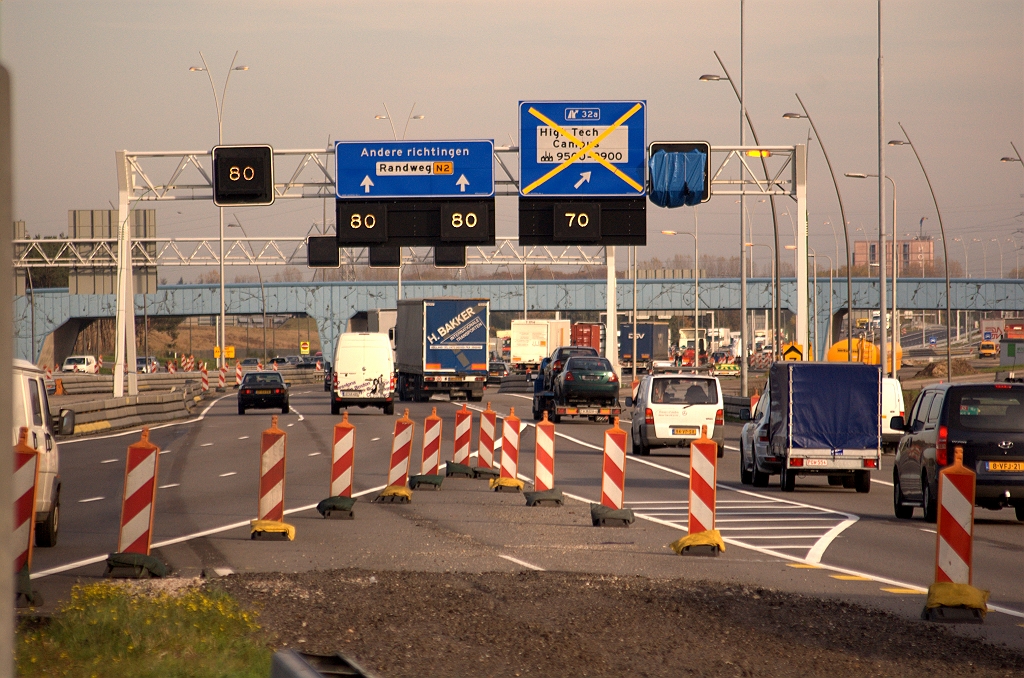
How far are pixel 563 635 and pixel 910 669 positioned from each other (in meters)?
2.17

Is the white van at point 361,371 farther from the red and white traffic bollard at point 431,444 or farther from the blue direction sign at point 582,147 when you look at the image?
the red and white traffic bollard at point 431,444

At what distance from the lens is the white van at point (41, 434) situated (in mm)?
12766

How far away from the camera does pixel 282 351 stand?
187 meters

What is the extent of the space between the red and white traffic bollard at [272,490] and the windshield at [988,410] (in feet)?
28.4

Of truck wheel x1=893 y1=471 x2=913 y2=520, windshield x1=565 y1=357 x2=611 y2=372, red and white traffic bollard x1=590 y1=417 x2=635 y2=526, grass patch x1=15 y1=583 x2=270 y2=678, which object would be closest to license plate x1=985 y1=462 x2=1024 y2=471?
truck wheel x1=893 y1=471 x2=913 y2=520

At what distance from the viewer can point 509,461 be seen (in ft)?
66.6

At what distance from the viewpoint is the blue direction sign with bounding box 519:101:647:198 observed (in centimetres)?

───

▶ Task objective:
Rewrite all the rows above, changing "blue direction sign" to "blue road sign" and keeping everything else the same. Leave the pictures out.

▶ Written solution:
How far are pixel 563 635 and pixel 910 669 positioned from each other (in meters)?
2.17

Is the white van at point 361,371 farther from the red and white traffic bollard at point 431,444 or farther from the blue road sign at point 582,147 when you look at the image?
the red and white traffic bollard at point 431,444

At what distance from the lens is the white van at point (41, 434) situated (in mm)?
12766

How far away from the camera does pixel 282 351 stand?
187 meters

What is the extent of the space between the red and white traffic bollard at [272,490] and the windshield at [988,410] (in feet)?
28.4

Of truck wheel x1=893 y1=471 x2=913 y2=520, windshield x1=565 y1=357 x2=611 y2=372, red and white traffic bollard x1=590 y1=417 x2=635 y2=526, grass patch x1=15 y1=583 x2=270 y2=678, which object would be closest to license plate x1=985 y1=462 x2=1024 y2=471?
truck wheel x1=893 y1=471 x2=913 y2=520

At what distance from the viewer can point 509,461 be seen (in ft)?
66.6

At what distance from the viewpoint is the blue road sign with bounding box 519:101:647:198 observed (in centimetres)?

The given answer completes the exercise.